The battle occurred on Christmas day, in 1837. The Seminoles battled the US Infantry and the Missouri National Guard for control of the land.
This was the largest battle in the deadly Second Seminole War. The forces of the United States had been battling the Indians for two years, unsuccessfully. They wanted the Indians moved out of their home in Florida and sent to Oklahoma.
The Infantry left Tampa with 1,000 men in late November, led by Colonel Zachary Taylor, who would later become the 12th President of the United States. The Indians had been fleeing south until they reached Okeechobee, where they finally took their stand.
Over 300 warriors took their positions in a densely wooded hammock along the north shore of Lake Okeechobee. In front of the hammock was a large sawgrass swamp in which the soldiers would have to cross. The Indians placed canoes by the lake for their eventual escape. They knew they could not defeat such a large army. Their goal was to give the fleeing women, children, and elders time to reach their hideouts in the Everglades.
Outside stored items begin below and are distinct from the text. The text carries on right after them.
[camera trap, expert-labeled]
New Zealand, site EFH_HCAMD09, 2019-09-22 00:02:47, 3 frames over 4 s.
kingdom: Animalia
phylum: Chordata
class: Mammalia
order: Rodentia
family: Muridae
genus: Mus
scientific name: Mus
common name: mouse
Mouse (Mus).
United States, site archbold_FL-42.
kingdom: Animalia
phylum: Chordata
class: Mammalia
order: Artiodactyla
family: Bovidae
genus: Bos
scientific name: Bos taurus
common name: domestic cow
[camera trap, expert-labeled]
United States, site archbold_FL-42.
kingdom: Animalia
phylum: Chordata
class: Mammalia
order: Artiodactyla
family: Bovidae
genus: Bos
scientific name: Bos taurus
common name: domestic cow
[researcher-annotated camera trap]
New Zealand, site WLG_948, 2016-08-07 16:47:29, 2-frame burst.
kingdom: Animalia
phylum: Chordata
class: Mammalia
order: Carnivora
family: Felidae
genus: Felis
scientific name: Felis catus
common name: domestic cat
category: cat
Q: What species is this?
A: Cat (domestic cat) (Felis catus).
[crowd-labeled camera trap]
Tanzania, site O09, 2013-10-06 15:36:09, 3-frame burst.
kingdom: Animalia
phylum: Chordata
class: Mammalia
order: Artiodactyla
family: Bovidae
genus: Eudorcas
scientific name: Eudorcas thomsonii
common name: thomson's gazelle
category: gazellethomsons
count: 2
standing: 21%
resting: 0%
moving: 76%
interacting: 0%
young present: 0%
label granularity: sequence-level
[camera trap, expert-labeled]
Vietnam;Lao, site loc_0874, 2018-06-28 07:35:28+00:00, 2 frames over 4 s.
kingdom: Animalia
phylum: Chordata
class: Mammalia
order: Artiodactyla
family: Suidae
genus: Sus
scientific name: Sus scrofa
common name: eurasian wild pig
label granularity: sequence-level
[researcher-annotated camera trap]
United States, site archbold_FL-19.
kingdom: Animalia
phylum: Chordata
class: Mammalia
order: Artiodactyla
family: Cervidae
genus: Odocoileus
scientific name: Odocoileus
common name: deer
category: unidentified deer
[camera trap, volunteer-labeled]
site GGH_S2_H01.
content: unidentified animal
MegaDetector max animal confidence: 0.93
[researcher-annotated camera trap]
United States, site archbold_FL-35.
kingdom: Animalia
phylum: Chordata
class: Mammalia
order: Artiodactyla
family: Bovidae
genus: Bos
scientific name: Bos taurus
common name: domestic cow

The first group sent into battle was the Missouri National Guard.
Next was the Infantry.
Colonel Taylor declared victory since he was in control of the land at the end of the day, but the Indians had also accomplished their goal of allowing their families a chance to escape.
There are still a lot of Seminole Indians still living in the Everglades. It was sure a sad time in Americas history.
After coming back home to our prairie, we decided to sit outside and try to read by the campfire. The campground is completely full this week-end, so it was a tad noisy, between playing kids, barking dogs and squawking crows.
Before we went to sit outside, I happened to be by the window and saw a woman walking her very large dog (Laberdoodle?). Our patio side faces the campground road. This very inconsiderate woman walked her dog into our campsite, and let her dog do his business about a foot from our patio rug! I was in such shock I didn’t get a chance to say anything, but you can be sure she heard me slam the window! I watched as she so politely picked it up….but still!!!! A foot from our rug….on OUR campsite? Can you believe she did that? Oh the joys of being in a state park on the week-ends!
After we sat outside by the campfire for a while, it was time for our nightly sunset run along the campground road.
The night before, we happened to see a large owl sitting on a metal fence post between the office and the family campground. Natalie, who works in the office told us where we should look for one, and sure enough he was right where she said! Thanks Natalie! Natalie works here, but her husband is the caretaker for the piece of land the Battle of Okeechobee sits on. Her husband was one of the "Missouri National Guard” and is in one of the pictures above, wearing a pink shirt.
Sunset was beautiful as usual, but we didn’t see as much wildlife as we sometimes do. We definitely saw a lot more wildlife when we were here last June. I guess we’ll have to come back. :)
Al spotted this vulture posing nicely in the top of a tree.
We slept in this morning and almost missed sunrise. We didn’t crawl out of bed until 6:40 am.
Sunrise was gorgeous, as usual, but I won’t bore you with any more photos…..at least not today.
We are enjoying our stay here so much, that we extended it two more days! The weather is supposed to be in 70’s to low 80’s during the day and 40’s and 50’s at night. Now that’s my kind of perfect weather!